◆ **简短任务**: 更新以下全部数据：将其中的“concrete wall”一律改为“stone wall”，其余内容原样保留，然后完整重写一遍。

◆ **所给数据**:
┌──

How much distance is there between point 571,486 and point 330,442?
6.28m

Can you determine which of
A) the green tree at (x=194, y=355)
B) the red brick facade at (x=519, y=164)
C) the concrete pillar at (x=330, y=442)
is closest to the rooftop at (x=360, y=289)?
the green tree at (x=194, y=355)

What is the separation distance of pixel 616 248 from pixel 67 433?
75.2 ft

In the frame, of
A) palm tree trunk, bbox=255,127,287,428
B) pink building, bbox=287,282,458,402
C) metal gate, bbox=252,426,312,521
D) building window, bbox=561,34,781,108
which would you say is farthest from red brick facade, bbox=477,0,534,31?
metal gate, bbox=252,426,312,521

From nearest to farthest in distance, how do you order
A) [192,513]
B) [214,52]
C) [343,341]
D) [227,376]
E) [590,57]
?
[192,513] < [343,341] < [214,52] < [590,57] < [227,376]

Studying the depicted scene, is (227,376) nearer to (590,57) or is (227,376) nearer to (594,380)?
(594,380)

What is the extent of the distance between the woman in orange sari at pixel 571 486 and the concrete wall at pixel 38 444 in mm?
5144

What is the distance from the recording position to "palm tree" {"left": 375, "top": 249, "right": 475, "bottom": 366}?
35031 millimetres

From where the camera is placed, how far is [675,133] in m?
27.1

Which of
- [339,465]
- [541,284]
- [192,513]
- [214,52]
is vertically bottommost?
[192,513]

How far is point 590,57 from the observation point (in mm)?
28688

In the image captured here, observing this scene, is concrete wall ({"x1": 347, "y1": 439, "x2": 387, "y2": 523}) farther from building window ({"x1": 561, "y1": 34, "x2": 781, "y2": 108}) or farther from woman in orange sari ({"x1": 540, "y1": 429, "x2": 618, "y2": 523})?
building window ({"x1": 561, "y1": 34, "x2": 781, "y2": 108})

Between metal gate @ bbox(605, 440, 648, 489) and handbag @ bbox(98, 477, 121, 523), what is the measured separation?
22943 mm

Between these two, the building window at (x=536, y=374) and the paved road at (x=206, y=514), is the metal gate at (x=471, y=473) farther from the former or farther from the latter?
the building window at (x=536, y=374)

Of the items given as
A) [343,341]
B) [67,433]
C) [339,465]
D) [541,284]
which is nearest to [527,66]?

└──

◆ **完成练习**:
How much distance is there between point 571,486 and point 330,442?
6.28m

Can you determine which of
A) the green tree at (x=194, y=355)
B) the red brick facade at (x=519, y=164)
C) the concrete pillar at (x=330, y=442)
is closest to the rooftop at (x=360, y=289)?
the green tree at (x=194, y=355)

What is the separation distance of pixel 616 248 from pixel 67 433?
75.2 ft

In the frame, of
A) palm tree trunk, bbox=255,127,287,428
B) pink building, bbox=287,282,458,402
C) metal gate, bbox=252,426,312,521
D) building window, bbox=561,34,781,108
which would you say is farthest from red brick facade, bbox=477,0,534,31?
metal gate, bbox=252,426,312,521

From nearest to farthest in distance, how do you order
A) [192,513]
B) [214,52]
C) [343,341]
D) [227,376]
E) [590,57]
?
[192,513] < [343,341] < [214,52] < [590,57] < [227,376]

Studying the depicted scene, is (227,376) nearer to (590,57) or is (227,376) nearer to (594,380)?
(594,380)

What is the extent of the distance between the woman in orange sari at pixel 571 486 and the stone wall at pixel 38 444 in mm?
5144

What is the distance from the recording position to "palm tree" {"left": 375, "top": 249, "right": 475, "bottom": 366}?
35031 millimetres

From where the camera is placed, how far is [675,133] in m?
27.1

Which of
- [339,465]
- [541,284]
- [192,513]
- [214,52]
is vertically bottommost?
[192,513]

How far is point 590,57 from the observation point (in mm)?
28688

In the image captured here, observing this scene, is stone wall ({"x1": 347, "y1": 439, "x2": 387, "y2": 523}) farther from building window ({"x1": 561, "y1": 34, "x2": 781, "y2": 108}) or farther from woman in orange sari ({"x1": 540, "y1": 429, "x2": 618, "y2": 523})?
building window ({"x1": 561, "y1": 34, "x2": 781, "y2": 108})

Between metal gate @ bbox(605, 440, 648, 489) and handbag @ bbox(98, 477, 121, 523), what is the measured separation?
22943 mm

Between these two, the building window at (x=536, y=374) and the paved road at (x=206, y=514), is the metal gate at (x=471, y=473) farther from the former or farther from the latter?
the building window at (x=536, y=374)

Of the items given as
A) [343,341]
B) [67,433]
C) [339,465]
D) [541,284]
which is nearest to [527,66]?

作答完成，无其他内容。